▸ **Exercise passage**
◇ ◇ ◇

At Home with the Mass

I have a confession to make. . . I like going to Mass in my living room. (gasp)

Hear me out. I am not saying that I don't want to, or will not, go back to Mass at our parish. I can not wait to return to our community of faith, and I will probably openly weep when I can receive Christ in the Eucharist again. That is all true. But it is also true is that I like going to Mass in my living room, and I think God is pouring out grace into our family through it. 

Ok, let's banish any images of my family snuggled in pajamas, with coffee cups, as we watch a "movie" of the Church's highest prayer. That is not what happens in our home. If that was the case, honestly, I am not sure it would be worth the exercise. 

So, here is what we are doing, and why I think God is moving in this time. 

Get Dressed

If we were going to the parish, we would not show up in our comfy clothes. So, we don't do that for at home Mass either. Instead, we dress as we would for Sunday Mass. We gather in the living room and enter into the sacred liturgy together. 

The first week it felt a little silly. 

In all honestly, my wife was the driving force behind the decision to "make sure the boys' hair was combed." But, she was right. It makes a difference. Getting dressed is a visual and physical cue that the next hour is going to be different. This is particularly important for our younger kids. Asking little people to sit and be, prayerfully respectful is hard enough at the Church. In the living room, it is also a challenge. Setting the tone by getting dressed for Mass makes a big difference. 

Set a Time, Stick to it, and Don't Freak Out.

"When are we going to Mass?" Thas is something my wife and I will typically discuss over coffee on Sunday morning. Usually, in a pre-COVID-19 world, we either attended the 11 AM or the 5 PM Sunday Mass. In the COVID-19 world, we have hovered around the 11 AM mark. Typically we plan on going at 11 AM, and we usually end of gathering at 11:15 AM. The scheduler in me wants to rail against that. "If we say we are going at 11 AM, then we should go at 11 AM!" But, the reality is, we are not in ordinary times. So, in favor of my kids not looking back and remembering nothing more than Dad losing it because we started a little late, I am not stressing on the schedule. 

Don't Just Sit There. 

This is as true for the broadcast Mass as it is for the Mass at your local parish. We are not supposed to watch "Father say Mass." We are called to full, active participation.  And that is what we, as a family, are trying to do in the living room. We try to enter into the prayer fully.  We respond, sit, stand, and kneel in prayer, just like we would at the parish. 

I don't know how to explain it, but there is just something incredibly powerful about gathering our little community that way. To hear the Mass celebrated in our home, and to see my children and wife, participate in it...It is hard not to feel that God is sanctifying our home through this.

◇ ◇ ◇

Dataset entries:
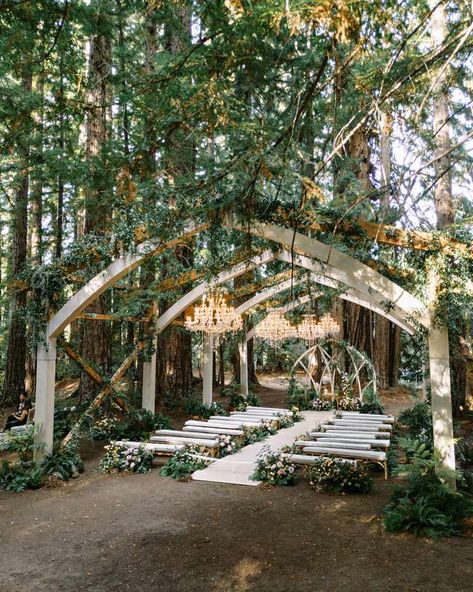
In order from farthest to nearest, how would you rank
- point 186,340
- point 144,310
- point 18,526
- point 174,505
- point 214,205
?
point 186,340
point 144,310
point 174,505
point 18,526
point 214,205

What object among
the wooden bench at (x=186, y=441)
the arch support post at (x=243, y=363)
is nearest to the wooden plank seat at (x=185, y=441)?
the wooden bench at (x=186, y=441)

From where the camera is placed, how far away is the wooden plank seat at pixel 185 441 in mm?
8945

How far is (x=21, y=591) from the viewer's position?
4230 millimetres

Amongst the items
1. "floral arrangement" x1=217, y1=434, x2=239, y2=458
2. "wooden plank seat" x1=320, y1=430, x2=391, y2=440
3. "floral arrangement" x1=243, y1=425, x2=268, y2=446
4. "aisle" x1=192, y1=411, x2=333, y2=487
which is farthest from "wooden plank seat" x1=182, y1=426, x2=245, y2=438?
"wooden plank seat" x1=320, y1=430, x2=391, y2=440

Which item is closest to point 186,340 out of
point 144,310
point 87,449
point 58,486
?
point 144,310

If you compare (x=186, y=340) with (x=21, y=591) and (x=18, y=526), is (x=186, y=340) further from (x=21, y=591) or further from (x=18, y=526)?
(x=21, y=591)

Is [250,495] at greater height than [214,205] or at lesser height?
lesser

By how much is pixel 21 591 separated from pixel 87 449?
18.4 feet

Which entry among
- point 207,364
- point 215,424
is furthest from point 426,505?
point 207,364

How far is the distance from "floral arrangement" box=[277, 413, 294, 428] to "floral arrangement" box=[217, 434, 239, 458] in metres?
3.05

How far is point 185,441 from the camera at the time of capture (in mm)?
9125

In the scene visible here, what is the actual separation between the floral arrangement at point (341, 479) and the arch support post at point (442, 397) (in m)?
1.36

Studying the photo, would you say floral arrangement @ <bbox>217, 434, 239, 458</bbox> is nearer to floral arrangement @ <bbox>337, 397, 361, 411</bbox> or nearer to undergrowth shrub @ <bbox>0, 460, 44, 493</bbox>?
undergrowth shrub @ <bbox>0, 460, 44, 493</bbox>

◇ ◇ ◇

▸ **Prompt**
Output the part of the passage about at-home Mass starting at "This is as true" and ending at "at the parish.". Draw only on the passage about at-home Mass, not on the items.

▸ **Task result**
This is as true for the broadcast Mass as it is for the Mass at your local parish. We are not supposed to watch "Father say Mass." We are called to full, active participation.  And that is what we, as a family, are trying to do in the living room. We try to enter into the prayer fully.  We respond, sit, stand, and kneel in prayer, just like we would at the parish.